Where are these “second amendment advocates” when their gun-toting could be used to ACTUALLY DEFEND SOMEONE?!

Oh right, they’re protesting Obamacare in front of the Lincoln Memorial again…

Wendy Cockcroft (user link) says:

Re: Re: Re: Where are the "second amendment advocates" now?

AGAIN with this?

Read, laugh, cry…

…then consider peaceful campaigning as an option for effecting regime change. Protip: if you can’t find people to get on board with you, you’re either barking up the wrong tree or too damn fussy about who you campaign with. Open your mind. You don’t have to agree with your fellow campaigners all the time to work effectively with them.

Uriel-238 (profile) says:

Re: Re: Re:2 Violent protest.

I do sometimes have fantasies about sabotage campaigns.

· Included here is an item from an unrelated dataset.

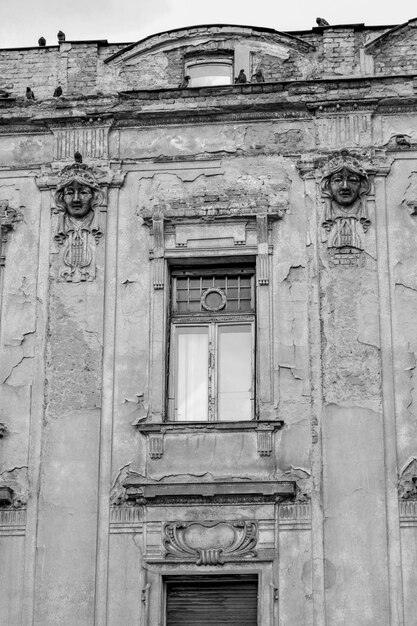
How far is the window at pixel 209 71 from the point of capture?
1524 cm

When the police departments were being coy about cellphone spoofing technology, I thought it would be interesting to topple their fake towers, since they couldn’t say publicly what they were and why they were needed.

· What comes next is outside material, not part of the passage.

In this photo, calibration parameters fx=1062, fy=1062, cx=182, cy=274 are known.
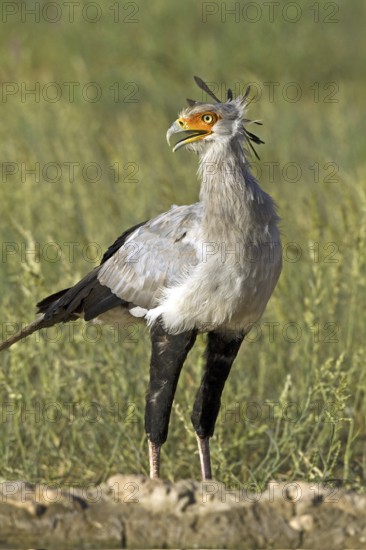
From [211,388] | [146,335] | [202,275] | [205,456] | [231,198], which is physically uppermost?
[231,198]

Still, one has to be super careful to avoid causing injury.

Maybe this is why hacktivism is in vogue.

Chuck says:

Re: Re: Where are the "second amendment advocates" now?

I’m not calling for violence. I was making a point.

Whenever it’s paying a 2 cent tax on their cigarettes to help combat the effects of second hand smoke, or someone telling the coal companies that pollute their very own drinking water that they have to spend a few extra dollars to bury their toxic coal dust in a manner that doesn’t pollute the ground water, these “second amendment advocates” are all over that, showing up to protest with assault rifles and live ammo (though usually they do have good enough sense to keep the weapons unloaded. Usually.)

But when it comes to, oh I don’t know, ACTUALLY DEFENDING THE CONSTITUTION, they’re nowhere to be found.

The joke, in case you’re not getting it, is that these “second amendment advocates” are all too happy to “adovcate” their one little amendment when it’s in their favor. They fail to understand, though, that a true defender of the constitution would show up even when they don’t agree with how the constitution affects them. A TRUE patriot and a TRUE defender of liberty would show up at abortion clinics and protect the women there from harm, rather than threatening them with eternal hell, EVEN IF they are personally opposed to abortion, because THAT’S what the constitution is all about.

I just wish I didn’t have to explain this. -_-

Nick (profile) says:

“The agents, who were in contact with him for five months, provided him with money and rides home from work as he dealt with the personal fallout of an unrelated arrest stemming from an altercation at a local grocery store.”

This may sound strange, but can we devote more FBI resources to basic neighborhood care, such as rides to/from work for ex-cons and financial support? Perhaps if we did that more, people in this country wouldn’t feel that a one-way ticket to martyr town is their only choice.

Andy says:


The moment they threatened him and his family with a knife and violence is the moment that this man should be found innocent. Every single American knows that if they are ever caught up in something illegal not to phone the police or fbi or anyone else as has been shown many times they end up as part of the accused. look at the poor guy who was demonised by the police when he reported something suspicious at the olympics and was then accused of being part of the plot for many years.

Personanongrata says:

The Ends Jusitify the Budget

The end result is the government congratulating itself for rounding up "terrorists" that likely never would have gone beyond anti-government Facebook posts if they’d been left alone.

The end result is unfortunately a bit more convoluted than a simple pat on the back for the government.

In shoveling this steaming pile of horse cocky terror tale to it’s stenographers in the media to transcribe verbatim and disseminate widely the US government is able to paint a fearful vista of terrorists under every rock that aids in justifying it’s odious attacks on the Constitution and the ever increasing amount of finite tax dollars it squanders on these dubious entrapment schemes.